***** Texto apresentado

O Gato Diz Adeus é um desses livros que você acha que entende até que descobre que não entende, se frustra, tenta voltar umas páginas, tenta nadar corrente acima ante o turbilhão de jogos metalinguísticos que o autor joga na sua cara, mas quando você vê, já está imerso em camadas e camadas de texto, tempos pretéritos mais-que-perfeitos, perfeitos, imperfeitos, complicados e perfeitinhos. A história é basicamente uma, que anda até o ponto em que você começa a lê-la, e depois anda de novo até o ponto em que o que você achava que era literatura despropositada é meta-literatura, escrita por um dos personagens. Pois bem, são três personagens, e cada um deles narra um pouquinho do livro. Um parágrafo ou mais, digamos: Sérgio, um escritor com mania de dominação e um pezinho no swing (não aquele swing que tem música, o swing de casa de swing), Márcia, a mulher coitadinha desse sujeito pintado em pinceladas grossas e esparsas como um ser asqueroso ao extremo, e Roberto, um professor universitário que se torna amante de Márcia depois que Sérgio arma o palco pra oferecer a mulher pra ele. E daí tem um gato, que Márcia oferece pro Sérgio numa tentativa de se reaproximar da vida dele uma vez que as coisas meio que acabam. Meio que acabam, esse período conturbado sem fronteiras definidas.

A história vai rodando assim, tipo um jogral: uma hora fala um, outra hora fala outro, e volta e meia alguém dá a entender que o que um disse foi ouvido ou lido pelos outros dois personagens, que comentam a mesma passagem, por assim dizer. No final do livro, Laub diz que o livro “deve algo”, em estrutura, temática e etc, à Caixa Preta, do Amós Oz, que também é um livro sobre separação e que também tem um personagem que é um escritor e é um escroto e que também tem taras sexuais variadas. Além desse, o Enquanto Agonizo, do Faulkner, e A Chave, do Tanizaki, esses dois sobre os quais nada sei porque não li e não cheguei perto ainda (difícil pra caramba achar A Chave, todos os bons escritores comentam esse livro, mas cadê na loja?). Mas enfim, só pra vocês saberem isso aí, porque achei honesto da parte do cara listar sua… hã… bibliografia inspiracional, e porque vai que vocês leram mais do que eu nisso aí e têm outras coisas a acrescentar, né? A Caixa Preta também é contada de forma epistolar e alternada. Ou esse seria o Meu Michel? Ou o Caro Michele, da Natalia Ginzburg? Gente, é muita coisa na cabeça do cidadão, me desculpem.

**********
***** Material fornecido

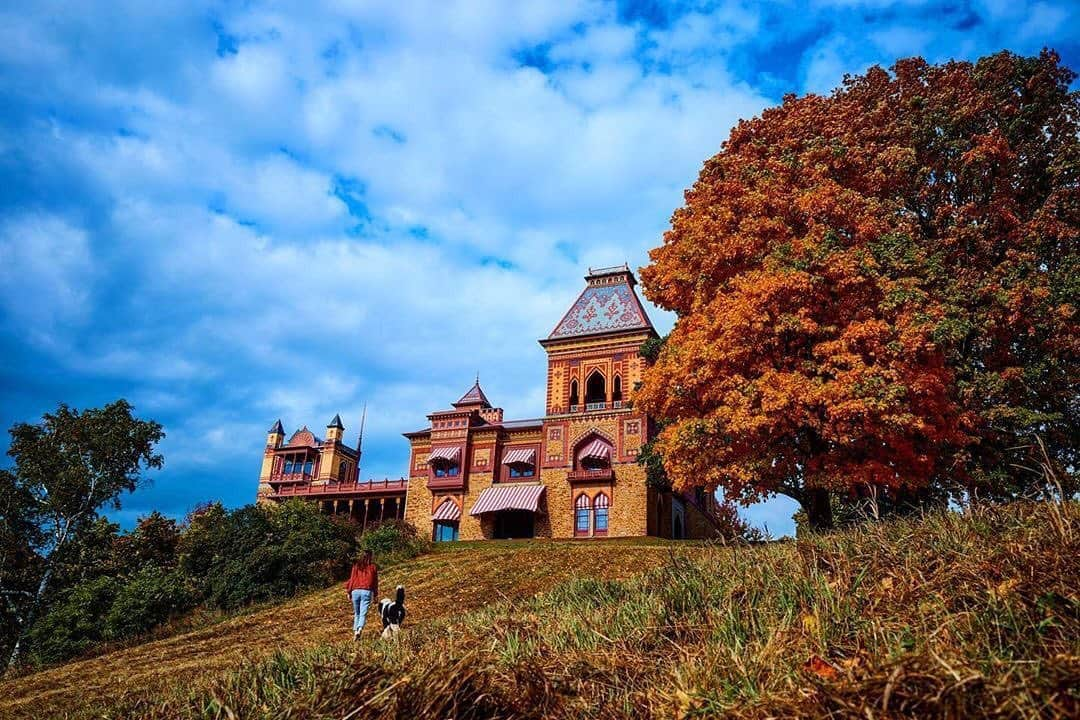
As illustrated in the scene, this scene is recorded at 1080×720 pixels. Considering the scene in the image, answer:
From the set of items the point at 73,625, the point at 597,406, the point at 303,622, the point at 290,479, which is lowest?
the point at 73,625

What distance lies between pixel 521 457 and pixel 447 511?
553cm

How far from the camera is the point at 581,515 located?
3872 cm

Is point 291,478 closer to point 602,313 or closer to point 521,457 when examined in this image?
point 521,457

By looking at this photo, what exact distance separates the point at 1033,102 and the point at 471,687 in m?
20.6

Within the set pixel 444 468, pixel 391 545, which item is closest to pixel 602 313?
pixel 444 468

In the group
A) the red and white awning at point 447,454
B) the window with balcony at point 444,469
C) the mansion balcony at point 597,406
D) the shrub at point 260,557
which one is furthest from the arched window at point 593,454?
the shrub at point 260,557

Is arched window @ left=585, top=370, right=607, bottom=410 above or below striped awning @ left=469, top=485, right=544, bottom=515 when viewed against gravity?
above

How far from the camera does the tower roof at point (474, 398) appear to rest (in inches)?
1784

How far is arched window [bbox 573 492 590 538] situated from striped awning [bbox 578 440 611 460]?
208cm

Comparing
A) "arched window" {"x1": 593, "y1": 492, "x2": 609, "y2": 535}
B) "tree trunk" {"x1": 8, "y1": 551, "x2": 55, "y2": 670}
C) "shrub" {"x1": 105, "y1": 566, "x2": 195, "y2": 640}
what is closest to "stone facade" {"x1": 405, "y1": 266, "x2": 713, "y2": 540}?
"arched window" {"x1": 593, "y1": 492, "x2": 609, "y2": 535}

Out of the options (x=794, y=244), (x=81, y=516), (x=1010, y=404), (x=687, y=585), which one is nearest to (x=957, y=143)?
(x=794, y=244)

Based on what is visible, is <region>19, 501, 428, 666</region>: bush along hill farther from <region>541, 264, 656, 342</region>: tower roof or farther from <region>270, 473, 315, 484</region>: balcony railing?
<region>270, 473, 315, 484</region>: balcony railing

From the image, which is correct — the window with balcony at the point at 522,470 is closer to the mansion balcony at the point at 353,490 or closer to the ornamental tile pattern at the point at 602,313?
the ornamental tile pattern at the point at 602,313

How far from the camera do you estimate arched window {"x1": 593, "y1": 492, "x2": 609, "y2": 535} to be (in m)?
38.0
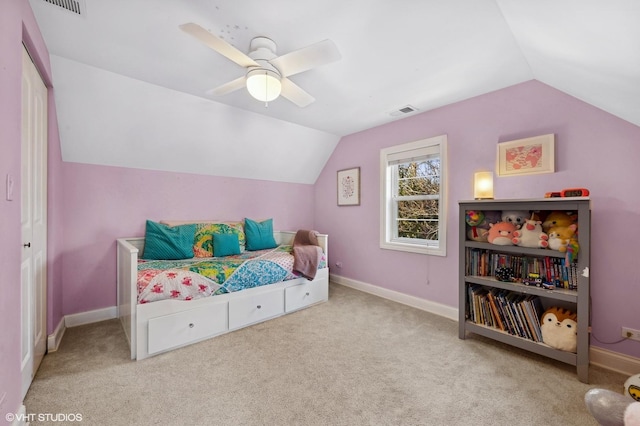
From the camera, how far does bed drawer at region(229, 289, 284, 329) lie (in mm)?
2419

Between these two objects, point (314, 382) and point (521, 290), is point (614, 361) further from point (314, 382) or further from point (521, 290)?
point (314, 382)

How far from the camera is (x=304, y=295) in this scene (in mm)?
2982

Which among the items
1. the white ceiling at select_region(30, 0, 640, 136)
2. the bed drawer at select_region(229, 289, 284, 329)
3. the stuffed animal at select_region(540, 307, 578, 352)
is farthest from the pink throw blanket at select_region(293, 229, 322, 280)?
the stuffed animal at select_region(540, 307, 578, 352)

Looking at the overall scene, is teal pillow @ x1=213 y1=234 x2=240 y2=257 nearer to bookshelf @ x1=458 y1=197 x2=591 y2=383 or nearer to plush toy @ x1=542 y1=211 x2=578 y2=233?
bookshelf @ x1=458 y1=197 x2=591 y2=383

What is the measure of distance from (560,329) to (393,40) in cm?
229

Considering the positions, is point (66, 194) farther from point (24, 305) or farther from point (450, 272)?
point (450, 272)

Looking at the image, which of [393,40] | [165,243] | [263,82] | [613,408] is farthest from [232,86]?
[613,408]

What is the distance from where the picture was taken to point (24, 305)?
155cm

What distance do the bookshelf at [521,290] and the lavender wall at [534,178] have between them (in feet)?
0.93

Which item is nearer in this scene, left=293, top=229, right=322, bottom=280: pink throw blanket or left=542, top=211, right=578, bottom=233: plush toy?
left=542, top=211, right=578, bottom=233: plush toy

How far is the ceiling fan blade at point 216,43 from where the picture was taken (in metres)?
1.30

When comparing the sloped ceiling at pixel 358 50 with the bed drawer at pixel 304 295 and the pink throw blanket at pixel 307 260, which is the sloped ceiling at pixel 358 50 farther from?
the bed drawer at pixel 304 295

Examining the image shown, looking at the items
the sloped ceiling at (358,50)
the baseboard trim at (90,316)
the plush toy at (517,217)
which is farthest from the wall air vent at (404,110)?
the baseboard trim at (90,316)

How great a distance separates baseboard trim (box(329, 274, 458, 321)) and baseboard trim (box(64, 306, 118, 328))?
9.05ft
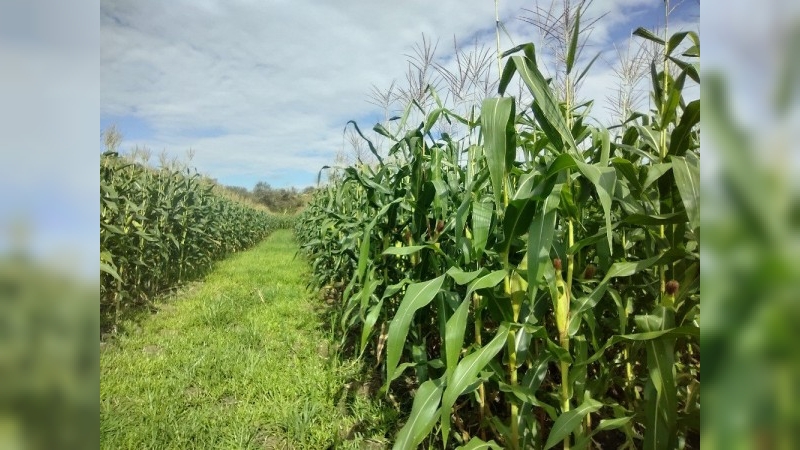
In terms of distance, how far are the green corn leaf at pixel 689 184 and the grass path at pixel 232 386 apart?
1179 millimetres

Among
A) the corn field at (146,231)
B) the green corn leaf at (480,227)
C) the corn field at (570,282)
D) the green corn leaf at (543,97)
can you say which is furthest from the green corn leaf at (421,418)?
the corn field at (146,231)

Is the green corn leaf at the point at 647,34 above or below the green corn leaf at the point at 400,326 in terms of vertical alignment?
above

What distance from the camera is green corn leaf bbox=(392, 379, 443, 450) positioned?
36.1 inches

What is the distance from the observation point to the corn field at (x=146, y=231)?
8.80 feet

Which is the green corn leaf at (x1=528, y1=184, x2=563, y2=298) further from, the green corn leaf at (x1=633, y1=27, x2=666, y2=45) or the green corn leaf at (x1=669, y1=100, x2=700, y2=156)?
the green corn leaf at (x1=633, y1=27, x2=666, y2=45)

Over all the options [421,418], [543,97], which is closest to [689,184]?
[543,97]

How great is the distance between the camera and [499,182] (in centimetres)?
81
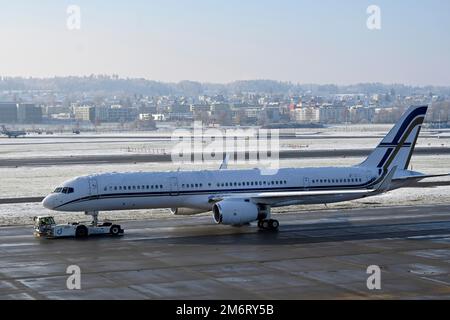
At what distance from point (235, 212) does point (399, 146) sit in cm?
1513

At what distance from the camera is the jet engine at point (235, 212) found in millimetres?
48203

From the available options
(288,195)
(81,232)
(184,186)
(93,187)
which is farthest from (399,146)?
(81,232)

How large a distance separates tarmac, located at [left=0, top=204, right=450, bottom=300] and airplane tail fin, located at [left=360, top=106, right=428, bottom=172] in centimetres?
395

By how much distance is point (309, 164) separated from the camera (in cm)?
9575

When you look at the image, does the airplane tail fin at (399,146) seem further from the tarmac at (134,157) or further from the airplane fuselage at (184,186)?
the tarmac at (134,157)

**********

Tarefas e exercícios:
1) Na resenha sobre O Gato Diz Adeus, o que Márcia oferece a Sérgio e com que intenção?
2) Por favor, liste os livros aos quais, segundo a resenha sobre O Gato Diz Adeus, Laub diz que sua obra "deve algo", com o autor de cada um.

Respostas:
1) Um gato, numa tentativa de se reaproximar da vida dele.

2) A Caixa Preta, de Amós Oz; Enquanto Agonizo, de Faulkner; A Chave, de Tanizaki.